Задания
1. Ответьте по интервью с Романом Виктюком:
(a) Сколько лет исполнилось Роману Виктюку?
(b) С кем, по его словам, его сравнили американцы в «Нью-Йорк таймс»?
(c) Кем была Алиса Коонен в ГИТИСе, когда там учился Виктюк?
2. Продолжите интервью с Романом Виктюком после последней реплики.

─── Текст для чтения ───

Легендарному Роману Виктюку исполнилось 80 лет. Кто-то скажет, что главные его победы позади и феноменальный успех «Служанок» образца конца 1980-х уже не повторить.
В ответ знаменитый театральный провокатор лишь усмехается. И готовит новую звонкую пощечину общественному вкусу.
- Роман Григорьевич, вас привыкли называть главным бунтарем театральной сцены. Но бунт - это ведь понятие возрастное, и со временем все бунтари успокаиваются.
- Это если бунтари - революционеры. Да и не то чтобы они успокаиваются на достигнутом и пожинают лавры. Просто та система, ради которой они тратили здоровье, нервы и ум, тут же их с радостью пожирает.
- Не ваша история?
- Нет, к счастью. Потому что я не бунтарь и не революционер. Никаких сознательных агрессивных действий с отрицательной энергией я не совершал. Театр - это ведь игра прежде всего. Игра веселая, радостная, которая вызывает только положительные эмоции у тех, кто в этой игре участвует. А при всеобщем флере любви никакой отрицательной энергии и в помине быть не может.
- Что же вы так легко отказываетесь от гордого звания бунтаря? Бунт в искусстве - это же замечательно, он и двигает искусство вперед.
- Ну можно же нарушать устои и мирным путем, зачем же делать революционно, можно эволюционно. Ну да, совершенно спокойно американцы в «Нью-Йорк таймс» написали, что я сделал перемены, как Ленин в 1917 году. Но заметьте, «перемены», никаких революций они мне не приписывают. И я понимаю, конечно, какую перемену в первую очередь американцы имеют в виду.
После переворота 1917 года Мейерхольд и Таиров кричали, что смысл театра в самом театре. Это было уничтожено, идеологические социальные мотивы имели главенствующую роль во всяком нашем искусстве. И вот возврат театра к театру - это было то, чем я занимался...
Так что никакой Америки я не открыл, я лишь последователь Таирова, великого человека. Кстати, Алиса Коонен - первая актриса Камерного театра и его супруга - была председателем экзаменационной комиссии у меня в ГИТИСе. И на обсуждении она сказала, что не имеет права никого судить, но есть один человек, которому нужно поставить самую высокую оценку, - это Виктюк. Все, после этого она встала и ушла.
- Но сейчас несколько другая ситуация, можно говорить о том, что вас попросту не замечают. Не секрет же, что ваши спектакли не номинируют на премии.
- Это то, что я ненавижу! Потому что, когда номинируют те люди, которые в «шеренге», это значит, что надо моментально втискиваться в эту шеренгу победную и с ними маршировать... Да и потом, что значит не замечают? Это не замечают, а сознательно не замечают. Большая разница.
- Вам разве не хочется, чтобы все любили?
- Нет. Когда все любят, это уже называется «смерть».
- И то верно: у нас «великий» говорят, только когда человека уже нет.

─── Исходные данные ───

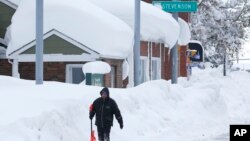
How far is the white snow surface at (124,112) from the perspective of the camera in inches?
506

───

Ответы
1.
(a) 80 лет.
(b) С Лениным в 1917 году.
(c) Председателем экзаменационной комиссии.

2.
- Абсолютно. Так же как моментальная гибель была при советской власти, когда мои друзья-режиссеры говорили: в год надо ставить четыре спектакля, значит, три для них, один для себя. А потом оказывалось, что все четыре - для них. А я не поставил ни одного для них. И у меня не было партбилета, мне не пришлось его сжигать в телеэфире и кричать, что я антисоветчик или кто-то другой. Просто я такой, какой есть. И далеко не червонец, чтобы всем нравиться.
- Однако актрисы, которые играли и играют у вас, поголовно признаются вам в любви.
- Почему нет? И я признаюсь им в любви, а как может быть по-другому? Я же сказал: главное в игре - флер: колпак, вершина, небо. Только любовь - все!
- Но на репетициях, как гласит легенда, вы их чуть ли не по матушке кроете. А актрисы, тем более народные, существа изнеженные.
- Не только изнеженные - они все индивидуалистки, эгоистки и любят только себя, некоторые лишь любят искусство в себе, как говорил Станиславский. Но это не имеет значения. Я с ними разговариваю на равных. И они понимают, что это во благо, а не наоборот. Я же этих актрис не уничтожаю, я только вызываю в них адреналин, чтобы они взлетали. Я же кричу, что они мои небесные невесты, а с невестами можно вести себя - до брака! - как угодно.
- Да та же Талызина говорит: разбуди ее среди ночи - побежит к вам.
- Конечно. И не только она.
- Какие же они предатели! Все равно мы вместе. Просто есть разные периоды, разные дистанции. Вот уже на ту дистанцию, на которую бегут участники «Ромео и Джульетты», эти уже бежать не могут. Пришли на спектакль Гафт, Филиппенко, посмотрели и закричали: «Боже, мы им завидуем!» Все!
- У вас был спектакль «Сон Гафта, рассказанный Виктюком» где во сне к Гафту пришел Сталин и сам Гафт его играет...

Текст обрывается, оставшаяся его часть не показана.